La crédibilité de la Confédération sauvée par un coup de chance
Sans un coup de chance, la réputation et la crédibilité de la Confédération auraient été durablement ternies par le vol de données au Service de renseignement, admet Ueli Maurer. Le ministre de la défense assure en revanche que la Suisse et ses habitants n'ont guère été menacés dans leur intégrité physique.
On ne peut jamais être sûr à 100% qu'on peut empêcher une telle fuite, a déclaré le conseiller fédéral dans une interview parue samedi dans la "Neue Zürcher Zeitung". Et Ueli Maurer d'évoquer les limites de la confiance humaine.
Aucune conséquence disciplinaire
Ueli Maurer assure que la Suisse et ses habitants n'ont pas été menacés dans leur intégrité physique. [Peter Schneider - Keystone]
Des mesures ont cependant déjà été prises et des contrôles supplémentaires diligentés à différents niveaux. Il s'agit notamment d'examiner quels supports de données externes ont le droit d'être reliés au système informatique du Service de renseignement, a expliqué le ministre.
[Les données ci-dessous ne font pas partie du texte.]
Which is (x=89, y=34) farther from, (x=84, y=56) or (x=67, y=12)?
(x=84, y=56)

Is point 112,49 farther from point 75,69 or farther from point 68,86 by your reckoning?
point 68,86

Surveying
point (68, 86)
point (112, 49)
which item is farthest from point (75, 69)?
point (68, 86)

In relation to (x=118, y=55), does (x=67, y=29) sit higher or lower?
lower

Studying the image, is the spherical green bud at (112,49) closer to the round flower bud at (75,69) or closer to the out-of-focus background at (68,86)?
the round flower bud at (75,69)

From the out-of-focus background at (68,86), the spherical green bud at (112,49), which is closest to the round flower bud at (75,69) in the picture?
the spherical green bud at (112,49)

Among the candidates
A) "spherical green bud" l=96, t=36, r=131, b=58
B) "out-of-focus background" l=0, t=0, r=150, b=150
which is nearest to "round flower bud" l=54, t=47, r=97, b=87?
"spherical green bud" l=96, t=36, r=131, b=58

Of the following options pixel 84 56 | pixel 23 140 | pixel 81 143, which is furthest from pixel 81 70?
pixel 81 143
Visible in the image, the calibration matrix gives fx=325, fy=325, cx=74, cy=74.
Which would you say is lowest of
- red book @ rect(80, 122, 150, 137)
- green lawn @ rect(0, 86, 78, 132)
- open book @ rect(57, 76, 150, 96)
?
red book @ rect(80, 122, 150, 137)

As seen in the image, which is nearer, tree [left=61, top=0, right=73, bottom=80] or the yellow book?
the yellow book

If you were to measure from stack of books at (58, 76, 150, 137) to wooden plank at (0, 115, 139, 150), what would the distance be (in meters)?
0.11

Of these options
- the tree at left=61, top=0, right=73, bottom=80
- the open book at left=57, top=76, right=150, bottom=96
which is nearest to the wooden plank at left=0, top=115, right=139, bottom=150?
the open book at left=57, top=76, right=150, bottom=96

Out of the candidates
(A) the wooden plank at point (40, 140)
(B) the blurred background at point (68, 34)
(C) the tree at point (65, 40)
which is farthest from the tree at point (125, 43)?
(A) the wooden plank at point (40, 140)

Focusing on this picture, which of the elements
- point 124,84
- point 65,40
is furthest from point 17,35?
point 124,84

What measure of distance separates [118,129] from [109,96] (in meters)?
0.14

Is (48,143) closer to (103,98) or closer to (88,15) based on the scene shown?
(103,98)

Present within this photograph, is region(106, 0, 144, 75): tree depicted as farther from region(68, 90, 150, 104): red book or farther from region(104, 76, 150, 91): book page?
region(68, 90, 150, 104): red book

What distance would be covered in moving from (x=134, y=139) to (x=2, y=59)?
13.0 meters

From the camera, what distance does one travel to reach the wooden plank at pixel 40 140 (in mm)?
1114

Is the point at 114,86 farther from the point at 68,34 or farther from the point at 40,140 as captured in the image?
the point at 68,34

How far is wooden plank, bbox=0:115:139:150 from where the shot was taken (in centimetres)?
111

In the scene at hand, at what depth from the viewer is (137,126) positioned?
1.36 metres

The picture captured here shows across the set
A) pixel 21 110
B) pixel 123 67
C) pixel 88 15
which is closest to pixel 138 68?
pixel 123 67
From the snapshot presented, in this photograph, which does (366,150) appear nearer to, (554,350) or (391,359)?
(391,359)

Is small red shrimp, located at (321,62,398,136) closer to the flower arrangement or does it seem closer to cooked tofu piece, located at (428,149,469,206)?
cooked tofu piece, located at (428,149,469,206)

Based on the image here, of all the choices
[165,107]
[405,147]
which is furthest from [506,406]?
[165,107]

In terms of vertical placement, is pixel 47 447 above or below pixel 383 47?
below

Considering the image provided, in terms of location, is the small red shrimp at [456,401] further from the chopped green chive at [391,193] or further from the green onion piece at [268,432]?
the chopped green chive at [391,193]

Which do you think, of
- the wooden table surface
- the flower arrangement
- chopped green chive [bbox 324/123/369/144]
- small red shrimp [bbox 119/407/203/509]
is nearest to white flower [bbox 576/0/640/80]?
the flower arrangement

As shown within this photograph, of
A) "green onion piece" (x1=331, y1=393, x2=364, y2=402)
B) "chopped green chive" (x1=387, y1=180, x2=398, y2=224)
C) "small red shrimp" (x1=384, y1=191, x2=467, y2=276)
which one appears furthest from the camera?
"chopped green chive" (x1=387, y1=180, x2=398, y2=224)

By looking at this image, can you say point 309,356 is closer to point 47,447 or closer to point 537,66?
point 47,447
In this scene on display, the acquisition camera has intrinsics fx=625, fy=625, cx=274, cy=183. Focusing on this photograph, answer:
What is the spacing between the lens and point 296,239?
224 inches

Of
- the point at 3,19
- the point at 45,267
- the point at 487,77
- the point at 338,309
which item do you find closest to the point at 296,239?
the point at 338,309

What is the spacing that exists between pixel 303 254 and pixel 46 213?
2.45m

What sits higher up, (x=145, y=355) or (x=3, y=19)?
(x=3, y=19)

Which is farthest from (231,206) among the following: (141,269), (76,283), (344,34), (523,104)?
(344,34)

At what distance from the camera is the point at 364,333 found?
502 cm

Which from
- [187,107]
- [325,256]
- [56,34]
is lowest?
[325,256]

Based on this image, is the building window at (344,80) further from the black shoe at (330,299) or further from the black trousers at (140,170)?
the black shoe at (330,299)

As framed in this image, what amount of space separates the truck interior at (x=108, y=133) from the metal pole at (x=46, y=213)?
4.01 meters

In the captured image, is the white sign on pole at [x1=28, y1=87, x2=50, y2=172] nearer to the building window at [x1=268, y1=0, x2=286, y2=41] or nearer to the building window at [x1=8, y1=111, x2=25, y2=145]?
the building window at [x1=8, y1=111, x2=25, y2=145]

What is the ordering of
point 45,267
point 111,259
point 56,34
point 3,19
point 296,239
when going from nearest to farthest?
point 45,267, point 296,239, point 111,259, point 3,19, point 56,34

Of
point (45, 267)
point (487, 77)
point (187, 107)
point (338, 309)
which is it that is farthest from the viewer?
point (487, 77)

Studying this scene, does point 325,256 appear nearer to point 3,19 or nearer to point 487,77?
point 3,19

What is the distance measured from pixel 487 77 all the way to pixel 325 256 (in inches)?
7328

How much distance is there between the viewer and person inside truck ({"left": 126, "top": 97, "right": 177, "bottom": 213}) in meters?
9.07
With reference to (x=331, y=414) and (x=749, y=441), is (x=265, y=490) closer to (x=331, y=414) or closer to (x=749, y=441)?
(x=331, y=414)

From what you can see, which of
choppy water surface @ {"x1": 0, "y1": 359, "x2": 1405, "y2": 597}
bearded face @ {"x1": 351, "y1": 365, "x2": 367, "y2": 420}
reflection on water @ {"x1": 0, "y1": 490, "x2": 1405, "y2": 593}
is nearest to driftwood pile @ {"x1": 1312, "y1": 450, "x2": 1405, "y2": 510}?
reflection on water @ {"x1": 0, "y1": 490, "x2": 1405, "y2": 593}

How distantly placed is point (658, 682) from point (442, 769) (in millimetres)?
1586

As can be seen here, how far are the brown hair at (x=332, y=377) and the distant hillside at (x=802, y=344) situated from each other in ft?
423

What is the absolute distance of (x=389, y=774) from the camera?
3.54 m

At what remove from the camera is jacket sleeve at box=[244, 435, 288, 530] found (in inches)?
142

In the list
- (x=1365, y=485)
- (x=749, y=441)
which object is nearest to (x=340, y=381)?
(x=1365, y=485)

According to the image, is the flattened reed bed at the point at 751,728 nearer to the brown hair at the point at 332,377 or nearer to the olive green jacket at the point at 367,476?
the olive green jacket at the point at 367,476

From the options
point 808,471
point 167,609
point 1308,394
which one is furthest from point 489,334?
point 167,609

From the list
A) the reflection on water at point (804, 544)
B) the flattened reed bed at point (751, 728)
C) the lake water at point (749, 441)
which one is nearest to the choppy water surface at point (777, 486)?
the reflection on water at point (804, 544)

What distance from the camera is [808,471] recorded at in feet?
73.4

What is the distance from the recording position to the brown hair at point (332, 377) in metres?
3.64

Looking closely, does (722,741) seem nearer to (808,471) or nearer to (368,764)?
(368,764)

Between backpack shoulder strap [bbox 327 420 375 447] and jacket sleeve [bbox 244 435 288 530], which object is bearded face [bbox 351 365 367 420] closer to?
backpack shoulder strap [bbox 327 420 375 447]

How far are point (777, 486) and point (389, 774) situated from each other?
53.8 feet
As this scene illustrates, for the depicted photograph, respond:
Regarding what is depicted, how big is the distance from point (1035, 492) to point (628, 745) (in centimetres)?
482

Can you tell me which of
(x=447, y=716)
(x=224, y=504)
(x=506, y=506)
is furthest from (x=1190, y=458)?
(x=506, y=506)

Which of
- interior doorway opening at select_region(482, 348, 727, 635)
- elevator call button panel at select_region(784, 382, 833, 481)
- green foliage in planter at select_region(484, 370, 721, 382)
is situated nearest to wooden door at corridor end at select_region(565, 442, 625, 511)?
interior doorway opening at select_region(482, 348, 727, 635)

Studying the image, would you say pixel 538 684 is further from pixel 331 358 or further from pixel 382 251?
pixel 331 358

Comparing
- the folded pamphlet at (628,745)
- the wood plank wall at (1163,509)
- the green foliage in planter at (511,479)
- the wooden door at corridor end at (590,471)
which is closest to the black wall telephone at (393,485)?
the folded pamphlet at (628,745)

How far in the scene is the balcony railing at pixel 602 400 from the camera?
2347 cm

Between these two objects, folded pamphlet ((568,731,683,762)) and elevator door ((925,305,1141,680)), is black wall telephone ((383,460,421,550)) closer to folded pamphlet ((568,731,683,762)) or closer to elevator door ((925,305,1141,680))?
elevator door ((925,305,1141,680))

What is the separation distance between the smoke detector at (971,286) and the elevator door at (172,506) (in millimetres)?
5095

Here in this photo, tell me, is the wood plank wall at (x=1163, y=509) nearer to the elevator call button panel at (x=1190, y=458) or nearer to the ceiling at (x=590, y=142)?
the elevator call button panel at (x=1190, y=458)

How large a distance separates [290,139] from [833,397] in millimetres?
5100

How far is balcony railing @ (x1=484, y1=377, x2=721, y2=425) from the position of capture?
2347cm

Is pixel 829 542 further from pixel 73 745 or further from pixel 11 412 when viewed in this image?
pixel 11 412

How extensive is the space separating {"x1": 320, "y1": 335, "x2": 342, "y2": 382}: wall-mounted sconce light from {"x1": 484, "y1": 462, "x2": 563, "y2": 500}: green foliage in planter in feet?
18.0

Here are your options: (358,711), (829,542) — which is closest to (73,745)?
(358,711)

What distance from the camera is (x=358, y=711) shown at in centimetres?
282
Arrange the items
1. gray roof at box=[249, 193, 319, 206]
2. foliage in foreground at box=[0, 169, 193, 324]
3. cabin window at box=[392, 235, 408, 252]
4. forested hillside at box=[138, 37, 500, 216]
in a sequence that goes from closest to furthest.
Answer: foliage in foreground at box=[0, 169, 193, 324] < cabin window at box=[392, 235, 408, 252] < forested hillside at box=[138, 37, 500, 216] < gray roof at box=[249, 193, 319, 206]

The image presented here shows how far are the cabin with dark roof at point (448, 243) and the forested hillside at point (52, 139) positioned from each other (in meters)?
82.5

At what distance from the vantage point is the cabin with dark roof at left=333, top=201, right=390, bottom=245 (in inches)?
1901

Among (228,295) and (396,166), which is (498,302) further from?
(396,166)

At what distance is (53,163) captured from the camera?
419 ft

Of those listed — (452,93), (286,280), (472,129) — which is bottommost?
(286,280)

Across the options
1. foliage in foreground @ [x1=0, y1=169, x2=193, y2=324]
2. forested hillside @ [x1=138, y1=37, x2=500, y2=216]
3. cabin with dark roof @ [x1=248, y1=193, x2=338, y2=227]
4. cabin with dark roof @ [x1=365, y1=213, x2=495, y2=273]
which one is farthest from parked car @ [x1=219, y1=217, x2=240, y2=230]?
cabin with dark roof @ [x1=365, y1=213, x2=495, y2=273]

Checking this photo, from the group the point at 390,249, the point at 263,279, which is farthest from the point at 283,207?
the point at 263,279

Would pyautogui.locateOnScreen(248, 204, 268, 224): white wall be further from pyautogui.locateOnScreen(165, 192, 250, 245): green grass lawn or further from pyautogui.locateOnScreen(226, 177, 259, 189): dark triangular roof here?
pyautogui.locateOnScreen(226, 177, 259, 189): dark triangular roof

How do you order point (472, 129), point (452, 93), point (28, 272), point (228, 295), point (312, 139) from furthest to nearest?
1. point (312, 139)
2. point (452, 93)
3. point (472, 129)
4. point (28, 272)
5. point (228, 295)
Selon le conseiller fédéral UDC zurichois, l'affaire n'aura pas de conséquences disciplinaires. Aucune négligence n'a été commise, selon lui. Le vol est la conséquence d'une activité criminelle du collaborateur interpellé. Et c'est par hasard que l'affaire a été découverte, admet Ueli Maurer sans préciser les détails.
Relations diplomatiques en jeu
Pour la Suisse, l'enjeu était important. Non que les données volées auraient pu mettre en danger le territoire, les infrastructures ou la population suisses, mais, effet collatéral, la remise à des tiers de ces informations secrètes aurait eu des conséquences diplomatiques.
Des Etats étrangers auraient en effet pu se sentir menacés en sachant que des données concernant leurs propres services de renseignement auraient pu tomber entre n'importe quelles mains.